Requirements:
Transcribe every line of the listing below verbatim, leaving out the pictures.

Data drawn from a collection

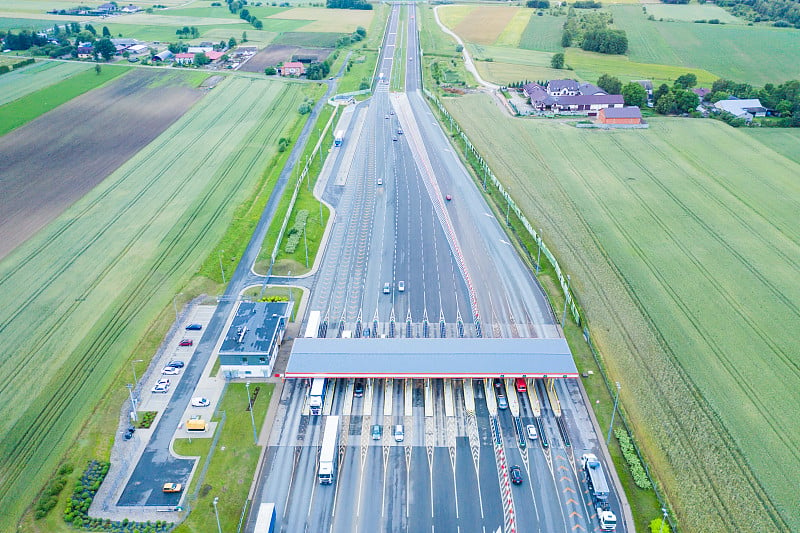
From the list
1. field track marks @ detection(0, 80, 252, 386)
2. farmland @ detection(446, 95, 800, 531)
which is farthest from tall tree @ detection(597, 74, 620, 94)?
field track marks @ detection(0, 80, 252, 386)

Task response:
From the list
1. field track marks @ detection(0, 80, 252, 386)
2. farmland @ detection(446, 95, 800, 531)
which is farthest from tall tree @ detection(597, 74, 620, 94)?
field track marks @ detection(0, 80, 252, 386)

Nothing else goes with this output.